The climax of X-Men: First Class happens inside the reactor room of a nuclear submarine. With glacial slowness, Magneto pushes a coin into the skull and through the brain of his rival Shaw, and out the other side, killing him.
If someone like Magneto, capable of moving metal objects with his mind, existed in real life, would such a feat be possible, or would the entry velocity of the coin be just too darn slow?
But the only thing pushing back is the strength of Shaw’s neck muscles - he’s not braced against a wall or anything. Normally, no, you wouldn’t be able to push back so hard just with muscle power so that a coin would actually penetrate your skull. But Shaw is a powerful mutant under the mental control of another powerful mutant, so who knows what’s possible?
It’s also interesting that if Charles released Shaw, Magneto couldn’t have killed him, so he’s certainly implicit in the killing.
Here is the scene. Magneto is slowly counting to 3, and Charles is screaming continuously, all while the coin is moving. So it’s really just moving slowly.
There is a LOT of metal on a sub - I always find this scene interesting that he can focus so singularly on a coin that would generally not be magnetic and have zero affect on all the things that are.
That’s kind of the exception that proves the rule. If he was able to manipulate humans and pull iron out of them, he wouldn’t have needed Mystique to inject the guard.
He was able to lift the entire guard, though. Maybe with a “normal” amount of iron, he couldn’t lift a whole person but could at least hold them firmly enough to push a coin through their head. Or, maybe the guy had fillings (which Magneto pulls out from a guy in a different scene in First Class). Or a wizard did it.
While his name is Magneto, and his powers are based on magnetic fields, he’s canonically been shown to manipulate non-ferro-magnetic metals just fine. Plain lead+brass bullets, for one thing. Diamagnetism and paramagnetism are also magnetic field effects, after all.

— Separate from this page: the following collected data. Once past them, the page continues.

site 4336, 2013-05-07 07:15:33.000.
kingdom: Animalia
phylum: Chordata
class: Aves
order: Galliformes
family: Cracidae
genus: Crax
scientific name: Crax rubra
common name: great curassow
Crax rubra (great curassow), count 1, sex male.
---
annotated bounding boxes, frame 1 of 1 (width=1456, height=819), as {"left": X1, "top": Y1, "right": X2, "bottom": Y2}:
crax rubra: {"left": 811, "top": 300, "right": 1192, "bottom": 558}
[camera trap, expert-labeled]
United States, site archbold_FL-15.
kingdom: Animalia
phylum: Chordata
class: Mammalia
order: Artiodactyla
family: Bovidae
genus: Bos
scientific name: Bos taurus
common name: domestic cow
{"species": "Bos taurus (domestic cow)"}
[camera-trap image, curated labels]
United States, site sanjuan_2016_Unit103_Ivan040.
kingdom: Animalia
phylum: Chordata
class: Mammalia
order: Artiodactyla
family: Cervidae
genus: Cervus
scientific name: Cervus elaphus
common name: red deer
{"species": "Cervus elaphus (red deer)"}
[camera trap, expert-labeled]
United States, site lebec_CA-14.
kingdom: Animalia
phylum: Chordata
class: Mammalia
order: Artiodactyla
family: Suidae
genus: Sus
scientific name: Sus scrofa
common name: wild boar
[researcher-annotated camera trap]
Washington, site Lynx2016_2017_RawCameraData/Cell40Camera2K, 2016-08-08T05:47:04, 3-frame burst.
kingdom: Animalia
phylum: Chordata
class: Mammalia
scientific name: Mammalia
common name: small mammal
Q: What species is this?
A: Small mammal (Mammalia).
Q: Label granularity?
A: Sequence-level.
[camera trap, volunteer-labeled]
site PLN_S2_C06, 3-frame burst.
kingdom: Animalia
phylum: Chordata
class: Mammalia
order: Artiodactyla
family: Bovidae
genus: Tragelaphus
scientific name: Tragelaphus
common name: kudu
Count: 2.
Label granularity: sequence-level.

Cutting/piercing something is about the amount of pressure applied, not how fast it is applied. Push it in at a millimeter a month and it is gonna go in if there is enough pressure.
Given the subject matter, invoking Road Runner Physics is probably perfectly reasonable. Certainly violating any of Newton’s Laws of Motion would be a good start, and has precedence.
Right, but there’s nothing holding Shaw’s head in place. It seems like a slowly moving coin pressing against his forehead would just push his head backwards, not drill through his skull. So the question is, would a slowly moving coin with arbitrary pressure behind it push through a human skull, or would it just push the whole skull, and head, backwards?